Depuis 2005, une vingtaine d’accidents de radiothérapie ou de radiologie interventionnelle impliquant près de 600 patients ont été déclarés en France. A la demande du ministre de la santé ou de l’ASN, l’IRSN a procédé à une expertise approfondie des causes et des conséquences de neuf d’entre eux, les plus graves au regard des complications cliniques pour les patients [1].

Pour le plus dramatique, celui d’Epinal, le ministre de la santé a en outre demandé à l’IRSN de mettre en œuvre son savoir faire en radio-pathologie pour proposer une thérapie innovante pour les patients volontaires.

Rapportés au nombre d’actes de radiothérapie ou de radio-chirurgie en France (plus de 180 000 patients traités chaque année, avec des résultats en amélioration constante), ces accidents, progressivement mieux connus grâce à l’obligation de les déclarer, ne remettent en aucune façon en cause l’usage des rayonnements ionisants à des fins thérapeutiques.   

En revanche, l’IRSN a attiré l’attention des pouvoirs publics, à travers ses rapports d’expertise, dont les principaux sont disponibles sur son site internet, sur un certain nombre de causes profondes sur lesquelles il est possible et nécessaire d’agir, par des mesures appropriées. Les recommandations les plus importantes formulées par l’IRSN ont maintenant été reprises par les pouvoirs publics, à travers la « feuille de route de la radiothérapie », que l’INCA a été chargé d’élaborer en coopération avec les organismes concernés et avec les professionnels. 

Par ailleurs, les complications inhérentes aux surdosages au niveau des organes à risque justifient, non seulement une connaissance plus précise des risques associés aux protocoles mis en œuvre, mais aussi le développement de stratégies thérapeutiques innovantes.
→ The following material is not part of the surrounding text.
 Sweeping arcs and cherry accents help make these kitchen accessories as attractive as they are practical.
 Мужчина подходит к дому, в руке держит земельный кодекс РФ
L’IRSN a engagé de nouveaux programmes de recherche dans ces deux domaines.

Sont ainsi décrites, dans les paragraphes suivants, les principales recommandations relatives aux améliorations des pratiques, ainsi que les orientations de recherche que l’IRSN a retirées des expertises d’accidents qui lui ont été confiées.

 

En radiothérapie, l’IRSN a identifié quatre axes d’amélioration :

1- Une meilleure connaissance des doses effectivement délivrées

L’évolution des techniques vers une radiothérapie plus personnalisée délivrant une dose élevée à un volume complexe nécessite une connaissance aussi fine que possible des doses effectivement délivrées. Cela demande d’améliorer les connaissances sur les doses délivrées par les techniques de pointe. D’autre part, la complexité croissante des techniques augmente le risque d’erreurs.

Seule la mise en place de la dosimétrie in vivo permet à coup sûr de déceler des anomalies graves pouvant conduire à des surdosages ou à des sous-dosages importants. Si actuellement cela est possible pour les radiothérapies classiques, il reste à développer une dosimétrie in vivo adaptée aux techniques innovantes de radiothérapie telles que la radiothérapie par modulation d’intensité, la tomothérapie, le cyberknife.

Le recours de plus en plus important à l’imagerie pour le suivi des traitements nécessite aussi de meiux connaître les doses associées, pour pouvoir les prendre en compte, si nécessaire, pour le cacul de la dose thérapeutique. Enfin, des études et recherches doivent être engagées pour définir les détecteurs les mieux adaptés et/ou les protocoles à respecter pour caractériser les faisceaux, en particulier dans le cas des techniques innovantes. En particulier, l’amélioration des techniques et des protocoles pour la dosimétrie des faisceaux de petite taille est un des axes qui nécessitent les efforts les plus urgents.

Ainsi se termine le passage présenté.